GNE-Myopathy Disease Monitoring Program (GNEM-DMP): A Registry and Prospective Observational Natural History Study to Assess GNE Myopathy or Hereditary Inclusion Body Myopathy (HIBM)

April 25, 2018 updated by: Ultragenyx Pharmaceutical Inc
HIBM is a severe progressive myopathy that typically presents in early adulthood as weakness in the distal muscles of the lower extremities and progresses proximally, leading to a loss of muscle strength and function, and ultimately a wheelchair-bound state. The rate of progression is gradual and variable over the course of 10-20 years or longer. There is a need to better understand the disease-specific features of HIBM to heighten disease awareness; facilitate early diagnosis; identify patients; expand knowledge of the clinical presentation, progression and variation of the disease; identify and validate biomarkers and other efficacy measures; inform on the design and interpretation of clinical studies of investigational products; and eventually to optimize patient management.

Study Overview

Status

Completed

Conditions

Detailed Description

The main objective of this program is to better understand HIBM.

The specific HIBM Disease Registry's objectives are to:

  • Understand the geographic distribution and regional incidence/prevalence of GNEM.
  • Obtain an assessment of the medical history, clinical presentation and progression of disease in GNEM patients and provide a connection for subjects to the broader GNEM community and associated programs.
  • Provide customized information to subjects and their physicians that desire information on their disease status and progression.

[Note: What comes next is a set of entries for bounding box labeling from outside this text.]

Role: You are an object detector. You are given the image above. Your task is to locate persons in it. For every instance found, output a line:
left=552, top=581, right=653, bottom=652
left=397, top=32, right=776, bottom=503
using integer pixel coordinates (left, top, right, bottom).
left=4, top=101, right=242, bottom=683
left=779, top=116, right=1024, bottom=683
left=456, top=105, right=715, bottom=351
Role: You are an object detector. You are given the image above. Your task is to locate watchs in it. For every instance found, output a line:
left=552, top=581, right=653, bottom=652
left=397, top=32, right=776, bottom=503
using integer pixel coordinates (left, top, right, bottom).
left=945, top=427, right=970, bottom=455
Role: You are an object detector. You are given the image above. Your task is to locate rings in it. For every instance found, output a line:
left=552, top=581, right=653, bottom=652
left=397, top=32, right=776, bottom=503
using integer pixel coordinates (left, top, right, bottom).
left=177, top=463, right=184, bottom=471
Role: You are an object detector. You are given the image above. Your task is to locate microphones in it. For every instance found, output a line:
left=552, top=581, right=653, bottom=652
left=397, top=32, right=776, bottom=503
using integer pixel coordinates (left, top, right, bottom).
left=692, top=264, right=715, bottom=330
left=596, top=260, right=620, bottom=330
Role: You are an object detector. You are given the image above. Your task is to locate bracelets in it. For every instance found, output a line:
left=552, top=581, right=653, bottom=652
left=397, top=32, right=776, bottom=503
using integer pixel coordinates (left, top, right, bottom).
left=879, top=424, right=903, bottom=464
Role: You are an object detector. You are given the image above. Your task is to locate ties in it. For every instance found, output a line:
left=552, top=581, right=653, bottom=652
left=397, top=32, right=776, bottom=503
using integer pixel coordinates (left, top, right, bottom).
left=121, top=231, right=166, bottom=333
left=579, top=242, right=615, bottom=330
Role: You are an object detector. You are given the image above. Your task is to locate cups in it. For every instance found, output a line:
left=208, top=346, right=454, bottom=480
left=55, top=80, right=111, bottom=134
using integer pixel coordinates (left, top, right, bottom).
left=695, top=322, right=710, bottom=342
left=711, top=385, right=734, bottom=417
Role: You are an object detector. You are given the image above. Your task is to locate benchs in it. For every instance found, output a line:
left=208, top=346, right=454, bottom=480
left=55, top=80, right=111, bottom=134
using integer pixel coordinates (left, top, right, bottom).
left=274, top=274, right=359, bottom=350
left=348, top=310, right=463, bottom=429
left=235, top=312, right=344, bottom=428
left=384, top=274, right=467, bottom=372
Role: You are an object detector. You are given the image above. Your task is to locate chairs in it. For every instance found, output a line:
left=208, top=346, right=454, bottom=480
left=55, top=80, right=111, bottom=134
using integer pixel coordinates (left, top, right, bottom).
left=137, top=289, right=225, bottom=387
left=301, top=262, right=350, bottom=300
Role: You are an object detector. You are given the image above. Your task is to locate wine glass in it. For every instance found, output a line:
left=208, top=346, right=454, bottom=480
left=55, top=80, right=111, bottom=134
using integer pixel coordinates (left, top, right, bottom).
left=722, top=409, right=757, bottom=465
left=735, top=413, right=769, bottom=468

The specific HIBM Natural History Study's objectives are to:

  • Characterize HIBM disease presentation and progression over time using relevant clinical assessments of muscle strength and function.
  • Obtain information to better characterize quality of life and understand the timing of significant life changing events in HIBM patients using patient-reported outcomes.
  • Identify biomarkers and efficacy measures for use as endpoints in future clinical studies.

Study Type

Observational

Enrollment (Actual)

319

Contacts and Locations

This section provides the contact details for those conducting the study, and information on where this study is being conducted.

Study Locations

  • Bulgaria
      • Sofia, Bulgaria
        • Bulgarian Neuromuscular Disease Association
  • Canada
    • Ontario
      • Hamilton, Ontario, Canada, L8N3Z5
        • McMaster University
  • France
      • Paris, France, 75013
        • Association Institut de Myologie
  • United Kingdom
    • Tyne And Wear
      • Newcastle Upon Tyne, Tyne And Wear, United Kingdom, NE1 4LP
        • The Newcastle Upon Tyne Hospitals
  • United States
    • California
      • Irvine, California, United States, 92697
        • University of California, Irvine

Participation Criteria

Researchers look for people who fit a certain description, called eligibility criteria. Some examples of these criteria are a person's general health condition or prior treatments.

Eligibility Criteria

Ages Eligible for Study

  • Child
  • Adult
  • Older Adult

Accepts Healthy Volunteers

No

Genders Eligible for Study

All

Sampling Method

Probability Sample

Study Population

Must have a diagnosis of HIBM, GNE myopathy, Quadriceps Sparing Myopathy (QSM), Inclusion Body Myopathy Type 2, distal myopathy with rimmed vacuoles (DMRV), or Nonaka disease.

Description

Inclusion Criteria:

  • Must be willing and able to provide electronic consent to release access to medical information to the study sponsor or its agents
  • Must have a diagnosis of GNEM, HIBM, Quadriceps Sparing Myopathy (QSM), Inclusion Body Myopathy Type 2, distal myopathy with rimmed vacuoles (DMRV), or Nonaka disease. (Genotyping will not be required for the GNEM Disease Registry and will not be conducted in this protocol. However, when available, genotypes of disease registry subjects should be provided and all subjects will be encouraged to be genotyped during the course of the disease registry through independent programs.)
  • Must be willing and able to comply with all study procedures.
  • Must meet all of the inclusion criteria for the GNEM Disease Registry portion of the study.
  • Must be willing to have their collected information used as part of the GNEM Disease Registry.
  • Must provide a genotype confirming GNE disease. Genotyping will not be conducted as part of this protocol, so GNE disease genotype data must be provided by the subject/physician from other sources.
  • In the opinion of the investigator, the subject will be complaint with study visit schedule and study procedures.

Exclusion Criteria:

  • For Natural History Component, concurrent disease or condition that, in the view of the investigator, would interfere with study participation or would affect safety.
  • For Online Registry Component, there are no exclusion criteria.

Study Plan

This section provides details of the study plan, including how the study is designed and what the study is measuring.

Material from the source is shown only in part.